No queriendo repetir la experiencia, esta vez entré con un mail de invitación escrito por un amigo judío, no traje nada escrito en árabe, dije que era un escritor que venía a buscar opciones para traducir mis libros, me aprendí de memoria la fecha y lugar de expedición y expiración de mis dos pasaportes. La estrategia funcionó. Le mostré el mail al policía de inmigración. Me miró de arriba abajo. Me preguntó a qué había venido. Le eché la historia del escritor. Me dijo que esperara a un lado.

Después de veinte minutos, traumatizado por mi llegada anterior, le dije que si no me creía llamara al teléfono que figuraba en el mail y preguntara. Me dijo que ese era el problema: estaban llamando y nadie contestaba. Me comí las uñas hasta que media hora después mi amigo judío por fin se despertó y contestó.

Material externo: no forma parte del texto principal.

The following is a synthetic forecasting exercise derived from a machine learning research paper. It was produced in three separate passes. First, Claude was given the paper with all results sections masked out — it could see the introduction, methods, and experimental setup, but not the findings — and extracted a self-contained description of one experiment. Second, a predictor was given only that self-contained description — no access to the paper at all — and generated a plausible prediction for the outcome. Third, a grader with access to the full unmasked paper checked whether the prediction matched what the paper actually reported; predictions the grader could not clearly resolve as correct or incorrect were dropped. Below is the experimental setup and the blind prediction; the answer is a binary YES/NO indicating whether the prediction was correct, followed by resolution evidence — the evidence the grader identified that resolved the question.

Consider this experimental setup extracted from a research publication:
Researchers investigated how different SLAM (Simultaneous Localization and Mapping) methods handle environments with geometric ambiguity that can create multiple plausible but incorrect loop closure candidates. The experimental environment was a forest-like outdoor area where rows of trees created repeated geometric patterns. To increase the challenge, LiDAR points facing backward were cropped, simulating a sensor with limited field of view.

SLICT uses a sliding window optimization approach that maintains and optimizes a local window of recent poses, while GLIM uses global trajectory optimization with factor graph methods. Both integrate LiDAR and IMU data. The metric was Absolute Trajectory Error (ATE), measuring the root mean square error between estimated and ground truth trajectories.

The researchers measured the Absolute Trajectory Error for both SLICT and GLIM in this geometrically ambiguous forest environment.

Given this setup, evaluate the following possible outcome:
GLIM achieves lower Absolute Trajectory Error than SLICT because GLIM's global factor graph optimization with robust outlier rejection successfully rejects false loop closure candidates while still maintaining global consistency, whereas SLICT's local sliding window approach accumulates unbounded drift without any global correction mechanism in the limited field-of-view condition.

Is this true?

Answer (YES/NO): NO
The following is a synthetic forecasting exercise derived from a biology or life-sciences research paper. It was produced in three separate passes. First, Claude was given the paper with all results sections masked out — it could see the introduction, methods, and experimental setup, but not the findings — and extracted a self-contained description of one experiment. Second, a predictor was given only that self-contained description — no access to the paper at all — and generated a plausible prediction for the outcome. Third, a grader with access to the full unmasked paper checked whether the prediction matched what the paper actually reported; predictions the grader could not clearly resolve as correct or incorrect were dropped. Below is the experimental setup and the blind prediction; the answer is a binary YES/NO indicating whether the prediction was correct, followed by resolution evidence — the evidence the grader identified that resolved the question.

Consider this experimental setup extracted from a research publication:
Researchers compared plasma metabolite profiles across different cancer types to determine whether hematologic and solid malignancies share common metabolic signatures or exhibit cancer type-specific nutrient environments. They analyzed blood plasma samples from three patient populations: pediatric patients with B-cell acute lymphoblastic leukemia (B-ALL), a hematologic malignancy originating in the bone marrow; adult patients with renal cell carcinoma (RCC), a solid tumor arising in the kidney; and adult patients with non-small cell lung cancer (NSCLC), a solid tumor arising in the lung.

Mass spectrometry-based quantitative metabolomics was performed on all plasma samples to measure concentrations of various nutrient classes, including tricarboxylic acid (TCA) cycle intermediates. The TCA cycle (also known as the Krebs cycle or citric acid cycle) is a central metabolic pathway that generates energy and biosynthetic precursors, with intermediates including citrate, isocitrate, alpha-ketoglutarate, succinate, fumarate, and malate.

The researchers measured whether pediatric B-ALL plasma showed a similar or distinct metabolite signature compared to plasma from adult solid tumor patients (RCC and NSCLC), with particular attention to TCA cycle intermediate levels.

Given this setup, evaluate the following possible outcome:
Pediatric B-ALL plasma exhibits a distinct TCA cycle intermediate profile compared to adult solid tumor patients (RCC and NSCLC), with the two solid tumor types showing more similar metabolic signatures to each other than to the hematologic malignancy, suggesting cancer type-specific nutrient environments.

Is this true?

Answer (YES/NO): YES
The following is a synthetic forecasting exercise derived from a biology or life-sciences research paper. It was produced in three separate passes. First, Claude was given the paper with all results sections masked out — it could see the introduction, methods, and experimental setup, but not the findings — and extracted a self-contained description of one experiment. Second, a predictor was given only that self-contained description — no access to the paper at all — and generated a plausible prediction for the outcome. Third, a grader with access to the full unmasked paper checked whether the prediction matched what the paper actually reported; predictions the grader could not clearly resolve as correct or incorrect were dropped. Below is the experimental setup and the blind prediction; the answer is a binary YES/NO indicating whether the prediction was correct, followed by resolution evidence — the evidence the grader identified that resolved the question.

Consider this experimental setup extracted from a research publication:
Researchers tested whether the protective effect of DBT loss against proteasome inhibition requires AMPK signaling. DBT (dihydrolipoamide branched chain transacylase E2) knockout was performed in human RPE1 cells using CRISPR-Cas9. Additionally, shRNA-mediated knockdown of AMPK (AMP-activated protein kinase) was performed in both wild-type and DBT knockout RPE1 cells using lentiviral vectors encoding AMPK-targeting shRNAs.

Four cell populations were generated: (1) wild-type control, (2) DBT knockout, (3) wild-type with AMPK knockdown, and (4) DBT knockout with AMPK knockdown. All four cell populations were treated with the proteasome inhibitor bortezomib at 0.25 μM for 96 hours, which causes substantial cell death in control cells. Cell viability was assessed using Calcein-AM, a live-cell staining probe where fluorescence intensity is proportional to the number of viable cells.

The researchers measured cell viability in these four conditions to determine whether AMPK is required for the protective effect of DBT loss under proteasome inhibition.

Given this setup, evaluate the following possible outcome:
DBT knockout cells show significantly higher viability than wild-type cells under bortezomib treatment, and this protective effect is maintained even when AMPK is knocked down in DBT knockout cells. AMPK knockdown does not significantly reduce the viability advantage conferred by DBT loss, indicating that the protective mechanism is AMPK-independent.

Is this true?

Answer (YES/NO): NO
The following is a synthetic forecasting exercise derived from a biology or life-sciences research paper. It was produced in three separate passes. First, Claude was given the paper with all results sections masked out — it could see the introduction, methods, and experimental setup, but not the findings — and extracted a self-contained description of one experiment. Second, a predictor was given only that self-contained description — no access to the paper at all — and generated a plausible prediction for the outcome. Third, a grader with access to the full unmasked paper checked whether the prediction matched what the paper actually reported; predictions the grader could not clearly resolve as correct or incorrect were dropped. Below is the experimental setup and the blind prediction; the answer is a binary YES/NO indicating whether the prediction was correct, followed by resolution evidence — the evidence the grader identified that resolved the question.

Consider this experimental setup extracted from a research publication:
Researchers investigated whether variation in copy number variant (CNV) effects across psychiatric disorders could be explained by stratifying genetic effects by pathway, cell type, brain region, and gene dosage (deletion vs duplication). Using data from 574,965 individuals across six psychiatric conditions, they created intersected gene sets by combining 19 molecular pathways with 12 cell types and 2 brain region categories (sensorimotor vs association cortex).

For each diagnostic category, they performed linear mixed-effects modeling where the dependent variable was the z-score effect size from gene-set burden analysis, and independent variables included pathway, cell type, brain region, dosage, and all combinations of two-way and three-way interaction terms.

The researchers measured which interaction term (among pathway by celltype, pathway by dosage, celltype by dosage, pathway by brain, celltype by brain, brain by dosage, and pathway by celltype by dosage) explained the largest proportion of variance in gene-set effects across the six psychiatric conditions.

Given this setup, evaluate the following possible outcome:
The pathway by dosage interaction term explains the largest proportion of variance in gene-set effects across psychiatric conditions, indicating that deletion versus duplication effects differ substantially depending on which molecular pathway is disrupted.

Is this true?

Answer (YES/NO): NO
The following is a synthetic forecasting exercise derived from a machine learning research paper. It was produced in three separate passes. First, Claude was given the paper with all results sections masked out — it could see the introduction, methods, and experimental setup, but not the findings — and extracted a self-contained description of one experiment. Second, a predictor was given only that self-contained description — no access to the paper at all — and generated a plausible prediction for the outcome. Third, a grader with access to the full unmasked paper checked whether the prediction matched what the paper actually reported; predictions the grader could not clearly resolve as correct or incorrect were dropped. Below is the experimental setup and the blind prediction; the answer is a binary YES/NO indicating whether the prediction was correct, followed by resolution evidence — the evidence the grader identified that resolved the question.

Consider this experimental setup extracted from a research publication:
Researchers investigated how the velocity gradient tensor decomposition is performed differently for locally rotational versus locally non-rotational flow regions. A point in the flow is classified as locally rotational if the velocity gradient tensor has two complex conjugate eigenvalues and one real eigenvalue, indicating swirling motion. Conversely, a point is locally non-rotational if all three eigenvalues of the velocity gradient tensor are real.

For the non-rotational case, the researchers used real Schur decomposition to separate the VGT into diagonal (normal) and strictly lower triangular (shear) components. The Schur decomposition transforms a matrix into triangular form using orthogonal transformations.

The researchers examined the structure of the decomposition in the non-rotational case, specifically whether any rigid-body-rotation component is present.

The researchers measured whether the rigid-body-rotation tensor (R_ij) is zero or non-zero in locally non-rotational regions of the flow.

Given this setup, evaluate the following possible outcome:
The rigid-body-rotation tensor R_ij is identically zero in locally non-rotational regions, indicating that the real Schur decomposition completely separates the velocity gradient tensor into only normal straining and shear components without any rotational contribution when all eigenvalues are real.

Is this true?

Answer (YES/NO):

Confirmó que yo no era un terrorista peligroso. Cuando salí a la calle paré un taxi. Le pregunté al tipo cuánto me cobraba hasta el barrio de Jaffa. Me dijo el doble del precio real. Pudo haber sido el triple como la primera vez, así es que decidí aceptar. Eché mi equipaje en el maletero, me acomodé en el asiento delantero y me dispuse a ver la luz del amanecer sobre el Mediterráneo".